While the injuries could easily be seen as setbacks and obstacles that could’ve deterred Jordan from returning to the court, it’s the furthest thing from his mind.
“My dad told me not to have flashbacks, but I had flashbacks of when I went up and got knocked out of the air,” Jordan said. “But he told me don’t think bad about stuff when you play because it’ll affect you in the long run. So I just block everything out and play. It just helps me. I just don’t think about most of that stuff when I play.”
Jordan returned as a sophomore and averaged 14 points per game to help the Bruins reach the playoffs last year. Now, he looks to help O-W build on last season and Thomas believes he can. However, to do that, Jordan will have to help lead the way for his team.
“It’s the mental aspect,” O-W head boys' varsity basketball coach Willie Thomas said. “He’s got to get that to the level of his physical ability right now and I think that’s what’s holding him back. He’s afraid to lead the team because the expectations become a bit higher for him and I don’t think he wants to let anybody down. He’s not willing to accept that challenge yet and I just spoke to him about that. If you are the guy, then you’ve got to lead. You do that by setting the example -- always going hard and getting on them when they’re not going hard. That’s pretty much what it’s going to take for him.”
As Jordan continues to work on his game, he hopes to add to the scholarship offers he’s received. So far, he has eight offers from programs including North Carolina A&T, South Carolina State, and Western Carolina, according to his father. These offers and the ones to come will give Jordan a chance to prove himself at the next level, but they also give him the opportunity to gain so much more.
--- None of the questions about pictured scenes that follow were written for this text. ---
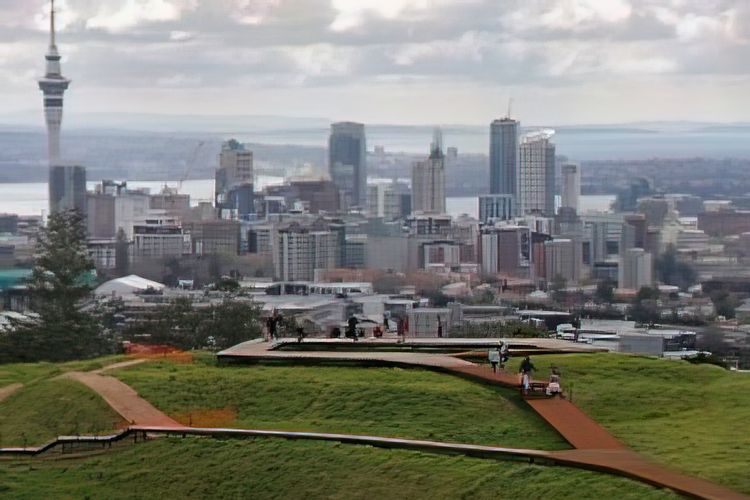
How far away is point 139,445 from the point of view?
14.4 meters

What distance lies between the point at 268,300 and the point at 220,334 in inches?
1289

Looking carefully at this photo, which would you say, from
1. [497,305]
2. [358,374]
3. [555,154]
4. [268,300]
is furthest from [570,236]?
[358,374]

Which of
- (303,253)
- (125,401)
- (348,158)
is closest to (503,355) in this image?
(125,401)

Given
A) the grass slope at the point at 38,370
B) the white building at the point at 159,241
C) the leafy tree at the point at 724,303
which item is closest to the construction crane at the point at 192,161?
the white building at the point at 159,241

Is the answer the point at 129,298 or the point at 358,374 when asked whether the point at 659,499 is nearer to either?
the point at 358,374

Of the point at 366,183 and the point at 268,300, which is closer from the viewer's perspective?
the point at 268,300

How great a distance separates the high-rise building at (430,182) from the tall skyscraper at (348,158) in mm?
3287

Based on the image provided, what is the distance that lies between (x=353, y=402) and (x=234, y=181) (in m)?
101

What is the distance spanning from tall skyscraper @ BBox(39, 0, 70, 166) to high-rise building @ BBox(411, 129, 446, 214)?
21965 mm

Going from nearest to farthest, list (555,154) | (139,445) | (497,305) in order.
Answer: (139,445) < (497,305) < (555,154)

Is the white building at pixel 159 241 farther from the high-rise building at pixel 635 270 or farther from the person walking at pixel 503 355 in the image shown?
the person walking at pixel 503 355

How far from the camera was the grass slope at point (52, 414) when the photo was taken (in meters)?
15.3

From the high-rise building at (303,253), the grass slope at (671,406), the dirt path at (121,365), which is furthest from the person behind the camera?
the high-rise building at (303,253)

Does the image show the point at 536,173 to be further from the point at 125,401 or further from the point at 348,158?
the point at 125,401
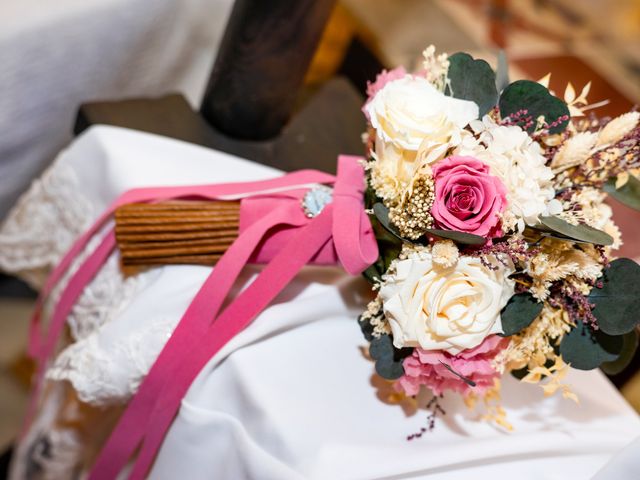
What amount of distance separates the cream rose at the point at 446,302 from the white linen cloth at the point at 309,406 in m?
0.13

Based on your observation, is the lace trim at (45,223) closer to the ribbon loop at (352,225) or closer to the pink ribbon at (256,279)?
the pink ribbon at (256,279)

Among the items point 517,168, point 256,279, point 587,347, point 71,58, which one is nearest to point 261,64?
point 71,58

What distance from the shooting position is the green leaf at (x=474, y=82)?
749mm

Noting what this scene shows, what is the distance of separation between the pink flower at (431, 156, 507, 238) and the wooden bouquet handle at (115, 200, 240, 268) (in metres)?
0.31

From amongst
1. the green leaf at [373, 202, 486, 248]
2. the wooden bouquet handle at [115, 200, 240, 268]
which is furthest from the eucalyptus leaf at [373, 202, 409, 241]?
the wooden bouquet handle at [115, 200, 240, 268]

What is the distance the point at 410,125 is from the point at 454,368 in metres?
0.25

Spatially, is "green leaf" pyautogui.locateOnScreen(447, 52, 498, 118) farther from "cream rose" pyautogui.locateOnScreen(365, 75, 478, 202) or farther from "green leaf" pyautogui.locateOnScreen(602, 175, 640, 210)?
"green leaf" pyautogui.locateOnScreen(602, 175, 640, 210)

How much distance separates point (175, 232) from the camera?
0.88m

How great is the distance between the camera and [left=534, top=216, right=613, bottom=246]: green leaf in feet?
2.20

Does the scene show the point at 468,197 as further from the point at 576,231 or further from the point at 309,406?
the point at 309,406

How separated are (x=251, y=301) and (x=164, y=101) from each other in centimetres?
57

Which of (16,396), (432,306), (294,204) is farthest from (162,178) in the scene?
(16,396)

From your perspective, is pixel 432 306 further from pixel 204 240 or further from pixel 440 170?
pixel 204 240

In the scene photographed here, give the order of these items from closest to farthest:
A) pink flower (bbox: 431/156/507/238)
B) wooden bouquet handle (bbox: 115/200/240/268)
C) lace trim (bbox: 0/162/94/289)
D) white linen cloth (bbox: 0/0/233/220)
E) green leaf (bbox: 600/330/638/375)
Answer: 1. pink flower (bbox: 431/156/507/238)
2. green leaf (bbox: 600/330/638/375)
3. wooden bouquet handle (bbox: 115/200/240/268)
4. lace trim (bbox: 0/162/94/289)
5. white linen cloth (bbox: 0/0/233/220)
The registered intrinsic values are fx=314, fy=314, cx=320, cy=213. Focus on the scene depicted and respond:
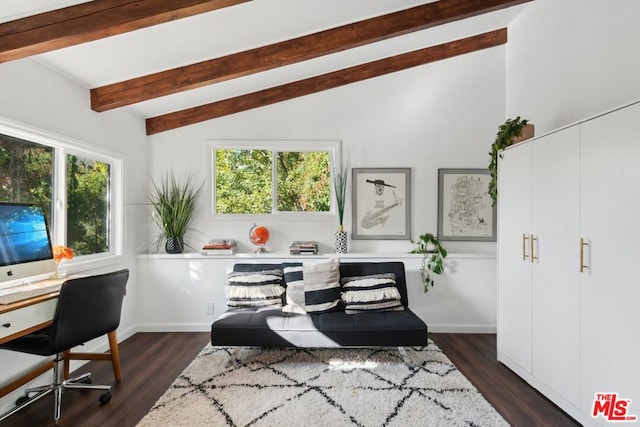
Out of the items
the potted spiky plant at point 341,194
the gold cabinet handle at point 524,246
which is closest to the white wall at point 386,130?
the potted spiky plant at point 341,194

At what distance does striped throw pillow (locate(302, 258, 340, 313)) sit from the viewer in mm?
2906

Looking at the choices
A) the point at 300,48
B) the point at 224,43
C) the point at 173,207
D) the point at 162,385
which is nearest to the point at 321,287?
the point at 162,385

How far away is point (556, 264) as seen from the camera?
2.15 meters

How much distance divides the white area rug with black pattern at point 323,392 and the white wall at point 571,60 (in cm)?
218

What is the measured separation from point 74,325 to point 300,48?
106 inches

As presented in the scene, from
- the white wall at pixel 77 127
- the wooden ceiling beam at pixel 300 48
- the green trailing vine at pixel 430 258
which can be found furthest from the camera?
the green trailing vine at pixel 430 258

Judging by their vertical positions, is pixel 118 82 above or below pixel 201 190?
above

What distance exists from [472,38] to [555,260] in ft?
9.02

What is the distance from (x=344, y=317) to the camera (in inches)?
109

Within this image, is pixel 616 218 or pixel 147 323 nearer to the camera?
pixel 616 218

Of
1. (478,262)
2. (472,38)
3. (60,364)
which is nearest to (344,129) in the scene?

“I want my baby to go to school for free,” Niya said. “Education first. That’s it. My biggest thing [for him ]is to go to school for free and, if basketball is a part of that, then that’s a plus. We always tell him education is first.”
Jordan said he works out daily to sharpen his skills and it’s his parents' hope that he’ll make the most of their investment in him.
“The best investment you’re going to have is in your kids. I’ll tell any parent that,” Cedrick said. “The best investment is in your kids because you get the return on the back end. So we invest our time. His little sister hates basketball, but she still goes to the games. My oldest son works, but he’ll drive up for that day and he’ll go back. His godfather does a lot. Everybody invests in Jordan because we believe in him.”
Jordan understands the sacrifices his family has made in order to put him in a better position. Now, he’s ready to work to reach his goals and make his family proud.
“I’m ready,” Jordan said. “I don’t really have the words to say about it, but I’m ready. It’s time. I’m ready.”